Efficient catalytic hydrogenation of levulinic acid: a key step in biomass conversion

gamma-Valerolactone (GVL) has been proposed as a sustainable liquid, and could be used for the production of hydrocarbons by using both homogeneous and heterogeneous catalytic systems. The selective reduction of levulinic acid (LA) to GVL is a key transformation for biorefinery concepts based on platform molecules. We report a detailed investigation of the conversion of LA to GVL using molecular hydrogen in the presence of a catalyst in situ generated from Ru(acac)(3), and electronically and sterically characterized alkyl-bis(m-sulfonated-phenyl)- and dialkyl-(m-sulfonated-phenyl) phosphine (RnP(C6H4-m-SO3Na)(3-n) (n = 1 or 2; R = Me, Pr, iPr, Bu, Cp) ligands.

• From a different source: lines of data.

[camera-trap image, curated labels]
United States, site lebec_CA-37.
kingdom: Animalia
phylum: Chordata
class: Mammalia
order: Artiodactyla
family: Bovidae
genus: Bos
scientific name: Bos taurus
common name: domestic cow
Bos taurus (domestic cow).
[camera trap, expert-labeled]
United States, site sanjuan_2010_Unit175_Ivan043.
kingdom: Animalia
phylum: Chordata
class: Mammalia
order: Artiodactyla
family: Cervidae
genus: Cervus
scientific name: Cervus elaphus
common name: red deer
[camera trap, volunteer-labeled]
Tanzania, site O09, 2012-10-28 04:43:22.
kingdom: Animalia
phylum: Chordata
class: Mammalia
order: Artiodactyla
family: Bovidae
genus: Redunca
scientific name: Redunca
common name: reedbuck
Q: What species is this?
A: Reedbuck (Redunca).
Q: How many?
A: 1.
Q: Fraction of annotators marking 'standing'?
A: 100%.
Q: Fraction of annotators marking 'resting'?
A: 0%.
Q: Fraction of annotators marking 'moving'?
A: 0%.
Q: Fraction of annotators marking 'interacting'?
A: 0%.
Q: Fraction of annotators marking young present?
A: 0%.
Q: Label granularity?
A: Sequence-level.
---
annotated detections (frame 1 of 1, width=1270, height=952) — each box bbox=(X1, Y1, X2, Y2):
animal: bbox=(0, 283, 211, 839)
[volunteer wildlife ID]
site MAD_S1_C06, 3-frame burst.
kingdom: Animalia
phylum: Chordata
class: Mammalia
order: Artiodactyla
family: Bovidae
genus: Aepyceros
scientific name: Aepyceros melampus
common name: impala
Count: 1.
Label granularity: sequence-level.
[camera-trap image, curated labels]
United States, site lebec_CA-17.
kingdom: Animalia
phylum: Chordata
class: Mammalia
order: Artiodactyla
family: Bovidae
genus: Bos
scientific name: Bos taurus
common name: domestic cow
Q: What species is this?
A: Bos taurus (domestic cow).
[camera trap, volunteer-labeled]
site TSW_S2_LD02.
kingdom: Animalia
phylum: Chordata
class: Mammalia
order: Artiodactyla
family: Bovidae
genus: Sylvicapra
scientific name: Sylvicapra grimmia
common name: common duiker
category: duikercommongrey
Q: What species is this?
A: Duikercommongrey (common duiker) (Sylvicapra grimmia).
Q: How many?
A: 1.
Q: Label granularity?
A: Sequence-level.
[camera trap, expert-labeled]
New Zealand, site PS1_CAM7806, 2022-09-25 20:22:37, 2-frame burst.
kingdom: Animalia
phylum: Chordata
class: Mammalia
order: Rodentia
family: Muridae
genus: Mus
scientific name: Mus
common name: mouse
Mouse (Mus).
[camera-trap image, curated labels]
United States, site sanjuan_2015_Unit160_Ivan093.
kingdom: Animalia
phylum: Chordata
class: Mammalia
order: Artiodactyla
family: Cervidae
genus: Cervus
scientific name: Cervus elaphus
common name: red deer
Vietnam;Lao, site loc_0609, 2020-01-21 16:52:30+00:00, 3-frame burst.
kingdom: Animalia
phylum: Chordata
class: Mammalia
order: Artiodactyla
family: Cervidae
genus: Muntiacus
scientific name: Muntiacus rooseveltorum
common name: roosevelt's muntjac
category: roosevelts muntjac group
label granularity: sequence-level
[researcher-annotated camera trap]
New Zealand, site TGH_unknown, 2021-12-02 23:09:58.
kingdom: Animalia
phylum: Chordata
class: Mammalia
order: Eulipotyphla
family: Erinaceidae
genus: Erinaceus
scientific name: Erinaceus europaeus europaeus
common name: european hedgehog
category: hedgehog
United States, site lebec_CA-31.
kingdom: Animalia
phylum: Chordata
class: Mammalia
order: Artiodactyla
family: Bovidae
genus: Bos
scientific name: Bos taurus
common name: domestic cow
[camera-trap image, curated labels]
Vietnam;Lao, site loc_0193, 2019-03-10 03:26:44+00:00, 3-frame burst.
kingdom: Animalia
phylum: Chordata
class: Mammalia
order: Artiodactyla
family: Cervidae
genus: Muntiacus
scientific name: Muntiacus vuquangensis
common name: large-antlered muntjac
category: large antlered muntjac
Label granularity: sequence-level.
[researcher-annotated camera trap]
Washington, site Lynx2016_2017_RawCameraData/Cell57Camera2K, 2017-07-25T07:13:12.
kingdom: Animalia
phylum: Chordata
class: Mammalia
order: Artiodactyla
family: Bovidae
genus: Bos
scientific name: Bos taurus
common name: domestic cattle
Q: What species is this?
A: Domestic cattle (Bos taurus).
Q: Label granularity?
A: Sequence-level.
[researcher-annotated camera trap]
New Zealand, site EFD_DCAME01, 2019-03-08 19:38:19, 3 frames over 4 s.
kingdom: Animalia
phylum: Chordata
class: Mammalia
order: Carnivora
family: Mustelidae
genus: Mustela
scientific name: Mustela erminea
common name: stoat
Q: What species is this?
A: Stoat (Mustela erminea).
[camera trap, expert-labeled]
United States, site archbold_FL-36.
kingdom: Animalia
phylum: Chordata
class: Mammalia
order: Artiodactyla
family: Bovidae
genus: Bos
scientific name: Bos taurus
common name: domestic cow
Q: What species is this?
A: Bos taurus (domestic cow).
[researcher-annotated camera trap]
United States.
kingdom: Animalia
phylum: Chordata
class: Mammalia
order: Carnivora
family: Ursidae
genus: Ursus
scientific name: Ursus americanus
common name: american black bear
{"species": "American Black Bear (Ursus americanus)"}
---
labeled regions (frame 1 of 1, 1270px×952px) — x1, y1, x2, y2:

The hydrogenation experiments were performed in the range of 5-100 bar H-2 at 140 degrees C using 0.016 mol% catalyst and 5-20 eqv. of ligand. The effects of hydrogen pressure and Ru/ligand ratio on the LA conversion were determined. The nBuP(C6H4-m-SO3Na)(2) (chi = 12.5, theta(Tol) = 153 degrees) showed the highest activity achieving turnover numbers up to 6200 with a yield and selectivity higher than 99% in a solvent, chlorine and promoter free reaction mixture. The catalyst was successfully recycled for six consecutive runs without loss of activity. The characterization of sulfonated and non-sulfonated phosphines indicated that the sulfonation had no significant effect on the steric and electronic properties of the ligands.